The Ferret can also reveal that Reform UK’s Scotland organiser is a former director of a lobby group set up to challenge the scientific consensus on climate change.

Reform, a right-wing populist party founded by Farage and led by Richard Tice, is yet to make an electoral breakthrough north of the border, but has vowed to contest every seat in Scotland, England and Wales at the next general election.

The Ferret looked into public comments made by those which the party lists have chosen to stand in Scottish constituencies so far.

Remarks from Reform’s Scots candidates

An account belonging to Stephen McNamara, who was selected as the candidate for Kilmarnock and Louden, has made dozens of posts advocating gun ownership. In 2023, he apparently replied to a post featuring a clip of a BBC interview with a trans person, and commented: “Their days are numbered. Just like the days of trans people are numbered…”

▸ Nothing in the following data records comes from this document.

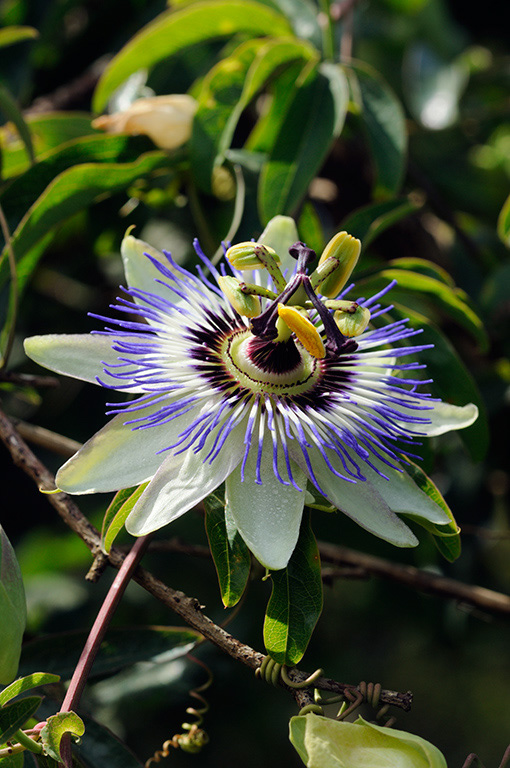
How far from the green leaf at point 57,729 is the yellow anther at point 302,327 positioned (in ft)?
Answer: 1.82

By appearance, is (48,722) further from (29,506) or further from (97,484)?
(29,506)

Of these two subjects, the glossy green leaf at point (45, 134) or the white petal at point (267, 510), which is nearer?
the white petal at point (267, 510)

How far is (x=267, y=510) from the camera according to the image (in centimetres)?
102

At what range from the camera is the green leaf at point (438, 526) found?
3.55 feet

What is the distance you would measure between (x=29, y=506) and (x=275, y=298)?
154 cm

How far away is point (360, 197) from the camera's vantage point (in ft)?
7.48

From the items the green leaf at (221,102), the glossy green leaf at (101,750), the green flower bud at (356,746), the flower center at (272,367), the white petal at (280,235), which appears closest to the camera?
the green flower bud at (356,746)

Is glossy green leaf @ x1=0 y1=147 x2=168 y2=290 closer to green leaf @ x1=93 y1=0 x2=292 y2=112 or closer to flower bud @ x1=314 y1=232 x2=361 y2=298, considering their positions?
green leaf @ x1=93 y1=0 x2=292 y2=112

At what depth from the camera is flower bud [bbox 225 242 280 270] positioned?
3.60 ft

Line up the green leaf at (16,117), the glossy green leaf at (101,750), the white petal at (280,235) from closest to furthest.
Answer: the glossy green leaf at (101,750), the white petal at (280,235), the green leaf at (16,117)

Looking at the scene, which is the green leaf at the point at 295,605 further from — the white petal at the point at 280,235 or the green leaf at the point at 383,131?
the green leaf at the point at 383,131

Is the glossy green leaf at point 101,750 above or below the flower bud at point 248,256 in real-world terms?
below

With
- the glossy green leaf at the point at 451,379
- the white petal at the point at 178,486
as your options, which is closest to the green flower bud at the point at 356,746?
the white petal at the point at 178,486

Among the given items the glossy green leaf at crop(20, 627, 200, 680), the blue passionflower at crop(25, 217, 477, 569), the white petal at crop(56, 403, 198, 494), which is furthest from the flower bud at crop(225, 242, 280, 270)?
the glossy green leaf at crop(20, 627, 200, 680)
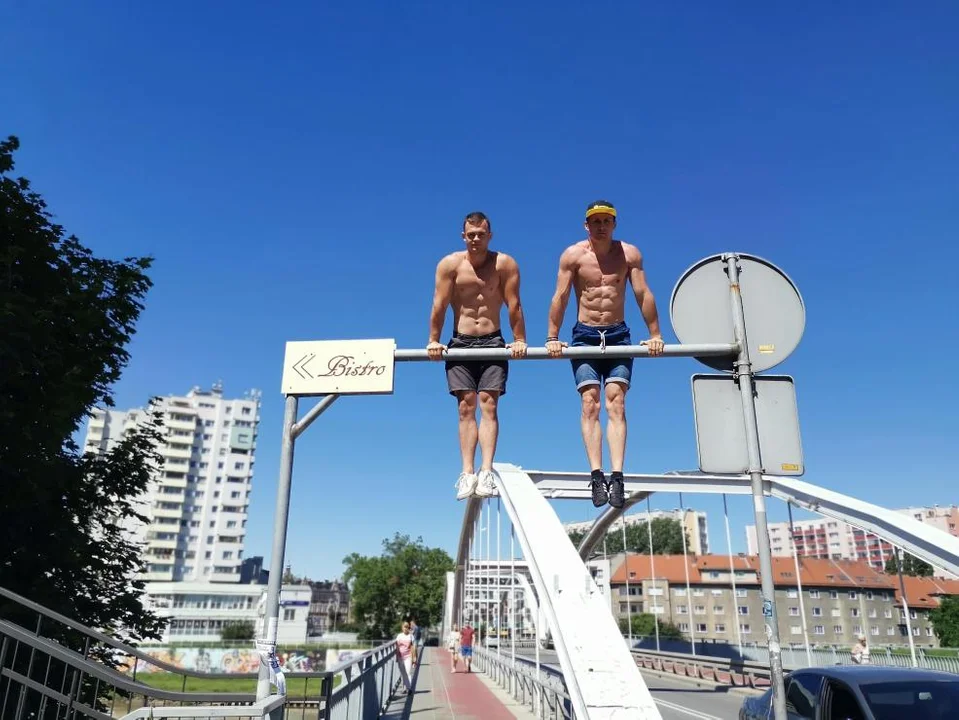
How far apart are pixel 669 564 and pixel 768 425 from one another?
68.0 metres

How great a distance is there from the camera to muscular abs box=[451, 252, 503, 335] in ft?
17.1

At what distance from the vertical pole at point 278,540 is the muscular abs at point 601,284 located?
7.86 feet

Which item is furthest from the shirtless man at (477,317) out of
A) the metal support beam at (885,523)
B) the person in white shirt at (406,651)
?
the person in white shirt at (406,651)

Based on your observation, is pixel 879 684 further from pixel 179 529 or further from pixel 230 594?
pixel 179 529

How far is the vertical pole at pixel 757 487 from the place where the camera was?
3.02 m

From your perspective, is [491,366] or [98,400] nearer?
[491,366]

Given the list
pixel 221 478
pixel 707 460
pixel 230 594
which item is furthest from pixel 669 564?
pixel 707 460

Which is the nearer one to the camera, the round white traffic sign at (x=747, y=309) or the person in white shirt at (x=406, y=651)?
the round white traffic sign at (x=747, y=309)

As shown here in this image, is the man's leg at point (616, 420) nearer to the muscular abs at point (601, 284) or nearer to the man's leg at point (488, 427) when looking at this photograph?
the muscular abs at point (601, 284)

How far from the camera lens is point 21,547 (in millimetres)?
9312

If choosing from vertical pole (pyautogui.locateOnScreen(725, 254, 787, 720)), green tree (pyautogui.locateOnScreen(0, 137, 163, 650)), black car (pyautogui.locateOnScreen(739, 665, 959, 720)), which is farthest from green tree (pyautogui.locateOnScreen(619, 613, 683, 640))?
vertical pole (pyautogui.locateOnScreen(725, 254, 787, 720))

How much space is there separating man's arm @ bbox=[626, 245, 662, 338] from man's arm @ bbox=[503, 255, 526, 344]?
0.93 metres

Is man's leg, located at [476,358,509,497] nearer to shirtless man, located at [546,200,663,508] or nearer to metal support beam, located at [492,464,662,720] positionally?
metal support beam, located at [492,464,662,720]

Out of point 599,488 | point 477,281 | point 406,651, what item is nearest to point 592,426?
point 599,488
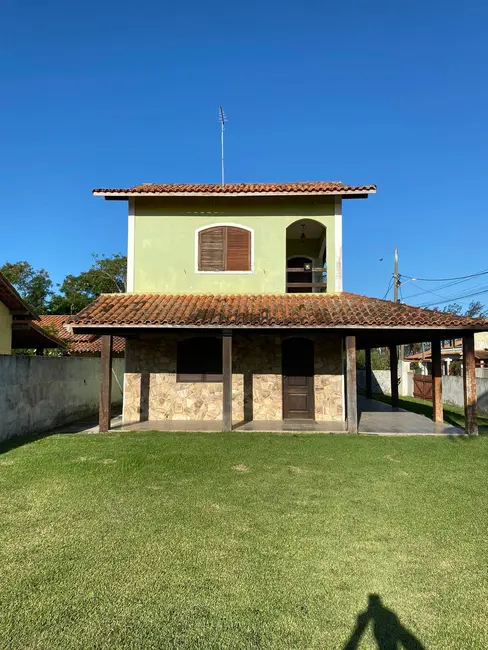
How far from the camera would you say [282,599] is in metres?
3.04

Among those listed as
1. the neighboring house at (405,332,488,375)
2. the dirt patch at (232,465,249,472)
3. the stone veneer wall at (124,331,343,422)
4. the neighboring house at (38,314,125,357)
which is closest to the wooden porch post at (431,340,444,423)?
the stone veneer wall at (124,331,343,422)

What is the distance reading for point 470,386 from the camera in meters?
9.70

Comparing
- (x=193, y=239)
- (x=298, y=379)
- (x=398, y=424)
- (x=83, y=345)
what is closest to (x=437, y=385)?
(x=398, y=424)

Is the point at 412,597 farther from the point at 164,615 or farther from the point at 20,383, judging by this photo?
the point at 20,383

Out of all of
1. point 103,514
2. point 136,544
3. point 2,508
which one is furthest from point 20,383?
point 136,544

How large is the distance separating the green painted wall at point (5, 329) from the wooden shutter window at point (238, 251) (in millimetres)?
6082

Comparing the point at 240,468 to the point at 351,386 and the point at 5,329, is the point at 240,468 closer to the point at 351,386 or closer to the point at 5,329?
the point at 351,386

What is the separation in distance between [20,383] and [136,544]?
653 cm

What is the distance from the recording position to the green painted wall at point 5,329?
1083 cm

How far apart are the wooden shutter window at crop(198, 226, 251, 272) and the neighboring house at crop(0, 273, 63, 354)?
16.1 feet

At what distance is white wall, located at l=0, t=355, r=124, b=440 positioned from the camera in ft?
28.4

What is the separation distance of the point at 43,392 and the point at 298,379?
22.1 feet

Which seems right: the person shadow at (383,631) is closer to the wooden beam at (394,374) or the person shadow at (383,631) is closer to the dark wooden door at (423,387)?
the wooden beam at (394,374)

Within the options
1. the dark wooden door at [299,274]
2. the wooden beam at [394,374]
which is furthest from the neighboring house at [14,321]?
the wooden beam at [394,374]
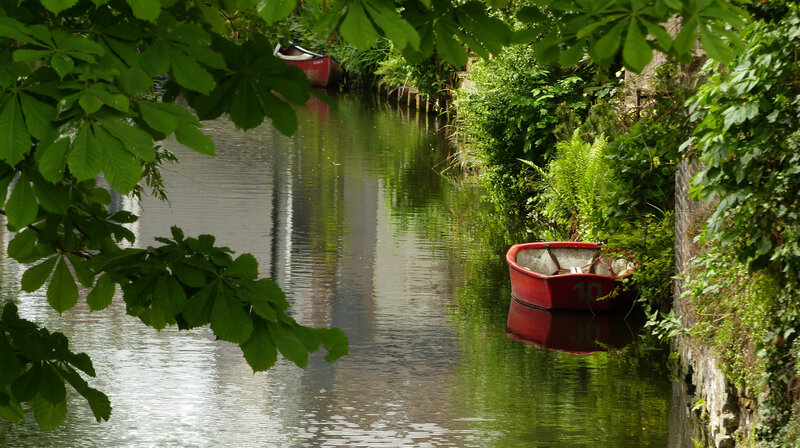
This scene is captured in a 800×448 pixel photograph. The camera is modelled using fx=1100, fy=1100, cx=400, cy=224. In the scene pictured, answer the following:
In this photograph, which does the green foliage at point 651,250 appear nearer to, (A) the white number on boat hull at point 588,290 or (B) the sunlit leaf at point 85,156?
(A) the white number on boat hull at point 588,290

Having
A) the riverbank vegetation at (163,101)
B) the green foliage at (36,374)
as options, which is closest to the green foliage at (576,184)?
the riverbank vegetation at (163,101)

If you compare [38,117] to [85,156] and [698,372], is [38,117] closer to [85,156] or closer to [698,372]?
[85,156]

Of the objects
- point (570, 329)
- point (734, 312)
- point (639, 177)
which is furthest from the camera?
point (570, 329)

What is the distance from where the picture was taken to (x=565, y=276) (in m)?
11.9

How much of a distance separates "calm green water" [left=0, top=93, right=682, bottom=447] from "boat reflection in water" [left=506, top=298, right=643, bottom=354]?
41 millimetres

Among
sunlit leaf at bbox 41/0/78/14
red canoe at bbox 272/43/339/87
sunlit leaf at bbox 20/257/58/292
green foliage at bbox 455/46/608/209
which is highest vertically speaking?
red canoe at bbox 272/43/339/87

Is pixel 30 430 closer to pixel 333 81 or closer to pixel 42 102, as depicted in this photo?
pixel 42 102

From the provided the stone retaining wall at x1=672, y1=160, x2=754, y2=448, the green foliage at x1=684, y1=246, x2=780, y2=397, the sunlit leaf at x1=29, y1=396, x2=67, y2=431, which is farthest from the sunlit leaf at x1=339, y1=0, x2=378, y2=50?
the stone retaining wall at x1=672, y1=160, x2=754, y2=448

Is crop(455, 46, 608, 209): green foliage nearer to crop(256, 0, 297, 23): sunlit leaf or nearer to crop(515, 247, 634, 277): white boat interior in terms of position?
crop(515, 247, 634, 277): white boat interior

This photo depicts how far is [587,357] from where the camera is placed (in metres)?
10.6

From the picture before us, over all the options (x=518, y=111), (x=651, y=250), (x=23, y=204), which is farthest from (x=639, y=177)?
(x=23, y=204)

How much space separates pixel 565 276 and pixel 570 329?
601 mm

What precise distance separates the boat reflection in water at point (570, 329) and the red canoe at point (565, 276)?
0.44ft

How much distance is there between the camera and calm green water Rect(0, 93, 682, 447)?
8.39 metres
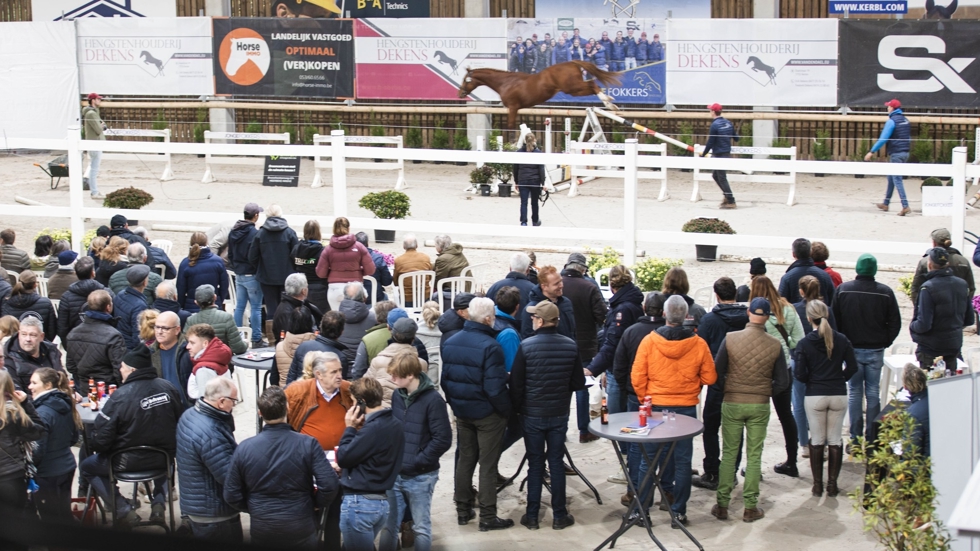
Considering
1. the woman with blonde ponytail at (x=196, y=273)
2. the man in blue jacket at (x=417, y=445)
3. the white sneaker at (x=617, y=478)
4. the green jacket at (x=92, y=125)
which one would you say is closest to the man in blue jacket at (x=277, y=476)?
the man in blue jacket at (x=417, y=445)

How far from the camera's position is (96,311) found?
23.4 feet

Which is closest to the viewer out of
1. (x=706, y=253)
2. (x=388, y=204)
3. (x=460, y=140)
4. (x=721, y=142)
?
(x=706, y=253)

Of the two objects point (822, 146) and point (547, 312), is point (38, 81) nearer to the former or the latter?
point (822, 146)

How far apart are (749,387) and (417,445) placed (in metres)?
2.08

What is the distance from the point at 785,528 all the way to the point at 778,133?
1437 cm

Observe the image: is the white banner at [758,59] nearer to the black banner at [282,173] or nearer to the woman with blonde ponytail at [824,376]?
the black banner at [282,173]

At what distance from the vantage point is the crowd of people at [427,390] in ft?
17.3

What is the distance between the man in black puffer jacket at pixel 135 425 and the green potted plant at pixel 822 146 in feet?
50.9

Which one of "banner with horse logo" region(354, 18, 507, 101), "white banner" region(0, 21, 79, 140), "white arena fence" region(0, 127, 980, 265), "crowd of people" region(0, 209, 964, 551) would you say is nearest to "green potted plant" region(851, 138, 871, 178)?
"banner with horse logo" region(354, 18, 507, 101)

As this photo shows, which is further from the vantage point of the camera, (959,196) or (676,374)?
(959,196)

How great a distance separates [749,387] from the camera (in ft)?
21.0

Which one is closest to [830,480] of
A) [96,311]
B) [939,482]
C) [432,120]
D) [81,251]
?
[939,482]

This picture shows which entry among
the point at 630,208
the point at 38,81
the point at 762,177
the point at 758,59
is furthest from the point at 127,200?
the point at 758,59

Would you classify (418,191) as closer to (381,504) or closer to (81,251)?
(81,251)
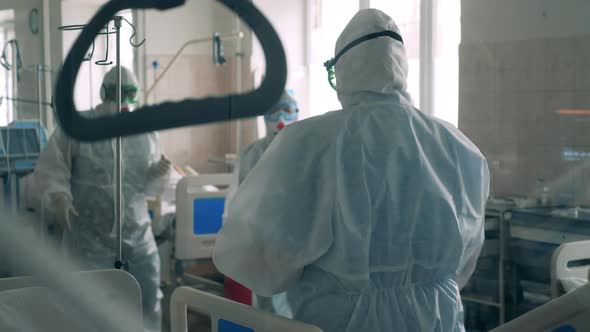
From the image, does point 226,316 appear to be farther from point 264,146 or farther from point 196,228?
point 196,228

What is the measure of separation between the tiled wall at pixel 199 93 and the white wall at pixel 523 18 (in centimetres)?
181

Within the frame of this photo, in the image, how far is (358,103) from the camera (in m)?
1.45

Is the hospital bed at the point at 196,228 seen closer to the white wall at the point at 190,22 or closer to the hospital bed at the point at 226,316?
the hospital bed at the point at 226,316

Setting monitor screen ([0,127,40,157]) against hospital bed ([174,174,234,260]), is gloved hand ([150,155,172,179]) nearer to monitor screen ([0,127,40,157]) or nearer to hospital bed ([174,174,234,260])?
monitor screen ([0,127,40,157])

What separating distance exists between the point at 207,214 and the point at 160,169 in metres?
1.33

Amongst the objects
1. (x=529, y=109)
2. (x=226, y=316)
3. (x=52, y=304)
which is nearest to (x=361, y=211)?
(x=226, y=316)

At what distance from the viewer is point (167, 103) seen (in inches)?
26.0

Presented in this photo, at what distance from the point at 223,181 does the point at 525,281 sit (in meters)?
1.26

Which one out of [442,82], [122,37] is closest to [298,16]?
[122,37]

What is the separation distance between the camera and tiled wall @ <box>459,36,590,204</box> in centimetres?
269

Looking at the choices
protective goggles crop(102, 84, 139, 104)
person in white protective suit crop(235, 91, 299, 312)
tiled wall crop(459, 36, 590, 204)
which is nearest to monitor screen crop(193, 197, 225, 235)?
person in white protective suit crop(235, 91, 299, 312)

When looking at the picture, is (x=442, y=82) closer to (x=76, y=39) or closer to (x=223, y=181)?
(x=223, y=181)

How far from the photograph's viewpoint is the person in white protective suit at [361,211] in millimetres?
1310

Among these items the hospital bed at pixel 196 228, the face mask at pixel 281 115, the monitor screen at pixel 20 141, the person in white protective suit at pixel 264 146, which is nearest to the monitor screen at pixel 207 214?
the hospital bed at pixel 196 228
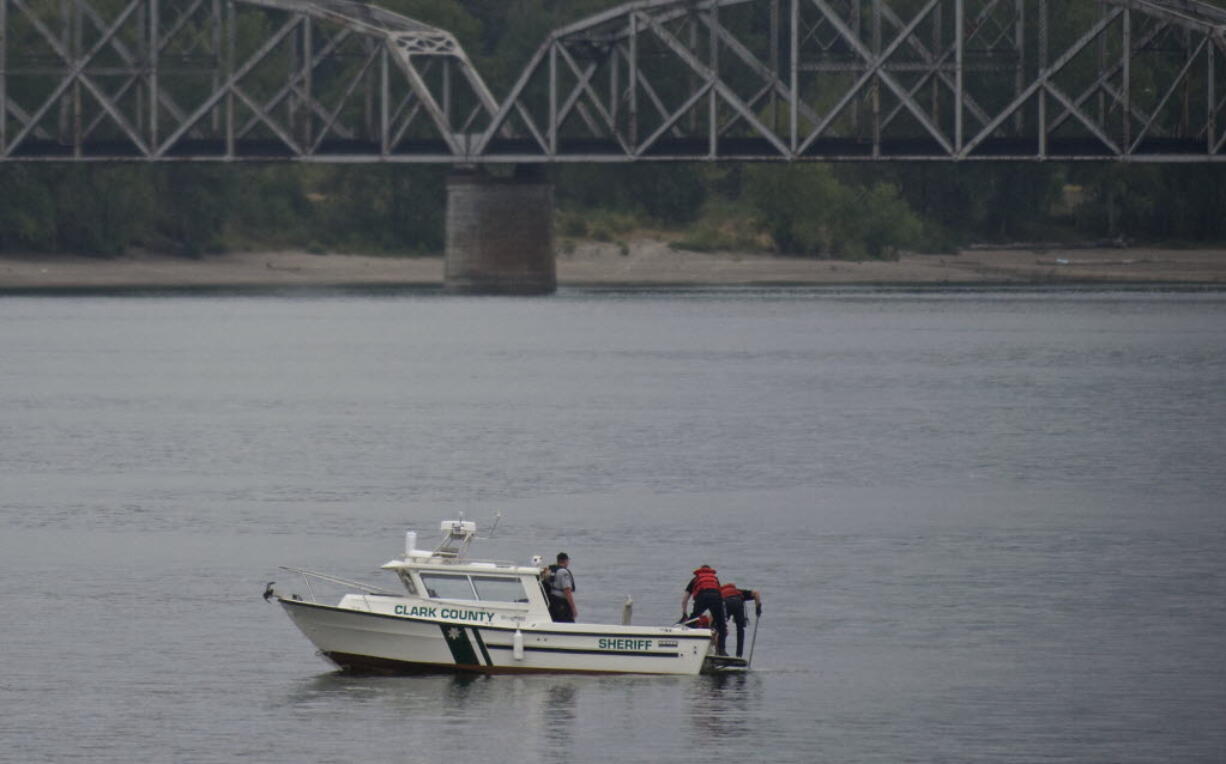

In the same year, McNamara’s account branded three Scottish equalities organisations as “tax payer funded peadophile (sic) services.”

A response to a 2023 tweet from LGBTQ+ charity Stonewall, which challenged perceived transphobia in the media, said: “Time to ‘Stonewall’ the absurdity that being trans is normal. It’s not. You’re all mentall (sic) ill and need psychiatric treatment.”

In February, an X profile attributed to David McNabb, the party’s candidate for Mid Dunbartonshire, shared another user’s post, which included an image of Yousaf – who was born in Glasgow to Pakistani parents – holding a cup won by Scotland’s rugby team alongside his wife. It included the comment: “Someone should have taken that off of him and shown both of them out the door. He’s more Pakistani than Scottish.”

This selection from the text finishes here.